Le travail de Sylvain Cambreling à la tête d’un orchestre en bonne forme m’a souvent semblé remarquable. La pâte orchestrale est riche en couleurs mais jamais indigeste, et le chef sait détacher admirablement les interventions fréquentes et essentielles des bois et des cuivres sans jamais les noyer dans les cordes. Si les tempi peuvent parfois se révéler lents, la pulsation est bien rythmée, souvent avec beaucoup de relief. La clarté de l’articulation se révèle ainsi sous la baguette du chef d’orchestre prépondérante, et il émane de la fosse de Garnier une animation et une vie aussi certaines que constantes. Sylvain Cambreling réussit ainsi un Beethoven dégraissé et beau, qui n’oublie jamais le théâtre dans sa belle musicalité d’ensemble.
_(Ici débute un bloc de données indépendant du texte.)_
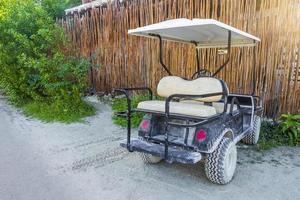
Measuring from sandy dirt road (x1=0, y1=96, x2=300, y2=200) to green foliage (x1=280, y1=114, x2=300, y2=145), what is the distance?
0.97 feet

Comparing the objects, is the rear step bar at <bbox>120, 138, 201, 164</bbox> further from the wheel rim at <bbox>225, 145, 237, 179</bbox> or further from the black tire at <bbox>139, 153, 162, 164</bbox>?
the wheel rim at <bbox>225, 145, 237, 179</bbox>

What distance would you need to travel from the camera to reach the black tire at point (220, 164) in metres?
3.09

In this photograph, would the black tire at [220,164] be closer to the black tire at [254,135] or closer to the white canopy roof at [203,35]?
the black tire at [254,135]

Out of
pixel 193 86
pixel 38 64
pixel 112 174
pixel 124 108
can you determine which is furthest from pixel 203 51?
pixel 38 64

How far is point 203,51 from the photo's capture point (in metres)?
5.67

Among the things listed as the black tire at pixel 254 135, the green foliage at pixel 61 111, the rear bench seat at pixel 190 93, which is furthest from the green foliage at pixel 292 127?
the green foliage at pixel 61 111

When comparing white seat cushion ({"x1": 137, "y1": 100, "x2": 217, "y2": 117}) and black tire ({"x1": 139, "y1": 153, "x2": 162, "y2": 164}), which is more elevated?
white seat cushion ({"x1": 137, "y1": 100, "x2": 217, "y2": 117})

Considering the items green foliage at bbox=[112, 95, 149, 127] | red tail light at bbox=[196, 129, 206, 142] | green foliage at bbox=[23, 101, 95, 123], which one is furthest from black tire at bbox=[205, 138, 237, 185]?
green foliage at bbox=[23, 101, 95, 123]

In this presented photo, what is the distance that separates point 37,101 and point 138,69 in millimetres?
3056

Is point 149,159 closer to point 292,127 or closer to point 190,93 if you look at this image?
point 190,93

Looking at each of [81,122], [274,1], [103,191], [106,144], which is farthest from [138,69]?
[103,191]

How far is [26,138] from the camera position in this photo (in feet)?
16.3

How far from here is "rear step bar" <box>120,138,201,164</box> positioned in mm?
2938

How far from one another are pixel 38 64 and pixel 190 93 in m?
4.31
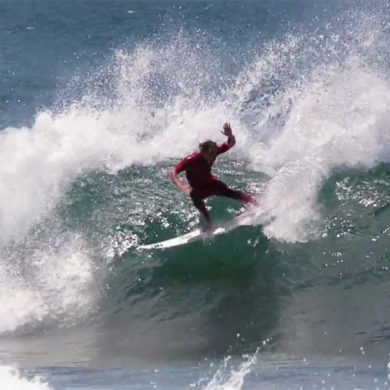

Les chœurs de l’Opéra, souvent incertains ces derniers mois, sont ici tout à fait satisfaisants quoique sans aura particulière. On veut croire que les huées adressées au chef en fin de spectacle ne se seraient pas ainsi manifestées si un autre chef avait livré la même prestation. La mise au ban systématique de Sylvain Cambreling par une partie du public parisien me semble profondément injuste tant cet homme nous a gratifiés de quelques superbes lectures ces dernières saisons à Paris. Et je regrette pour ma part d’ores et déjà sa vraisemblable disparition de la scène de l’Opéra de Paris dès la fin de la saison. Quel chef saura à nouveau nous offrir, en quelques saisons à peine, d’aussi belles et fines lectures des musiques de Messiaen, Debussy, Janacek, Dukas, Berg, Berlioz ou encore Beethoven ?  

 

Signalons enfin que les principaux responsables de cette production ont souhaité faire réviser les dialogues du livret de Josef von Sonnleithner par Martin Mosebach. En quelques phrases, ce dernier fait énoncer aux principaux personnages leurs motivations d’une manière plus explicite que le livret original. Ce que l’on gagne souvent en dessin plus incarné de certains personnages, on le perd parfois en inutile emphase, mais surtout en rupture du rythme de la musique. Si je ne vois aucune raison de dénoncer outre mesure la modification des dialogues d’un singspiel, procédé courant au demeurant, les enchaînements contrariés et retardés de Abscheulicher au premier acte, puis, au second, de l’ensemble à l’annonce de l’arrivée du ministre, se révèlent irritants et malvenus. Signalons encore l’ordre inversé des deux premiers numéros de l’opéra, air de Marzelline  en tête puis, ensuite, duo avec Jacquino, à l’instar de ce que faisait déjà Barenboïm au Châtelet il y a une dizaine d’années. Le trio issu de Leonore est également réintroduit dans la foulée. On imagine que le but recherché est de poursuivre la progression air, duo, trio, quatuor, conformément à la mouture originale de la partition, en présentant tour à tour, à l’occasion des dialogues qui séparent les numéros, chacun des personnages. Dernier élément à noter : l’usage de la rare et donc bienvenue ouverture Leonore I. Les puristes hurleront sans doute. On ne manquera pas de leur faire remarquer que bien des opéras aux versions multiples et non définitives sont aussi joués dans des formes également impures sans que cela ne soulève aucun haut le cœur. Sans doute parce que la tradition a validé l’impureté. Et on croit fermement que ce n’est pas tant l’hybride musicologique qui pourrait être ici contesté mais bien la surprise induite au regard des habitudes.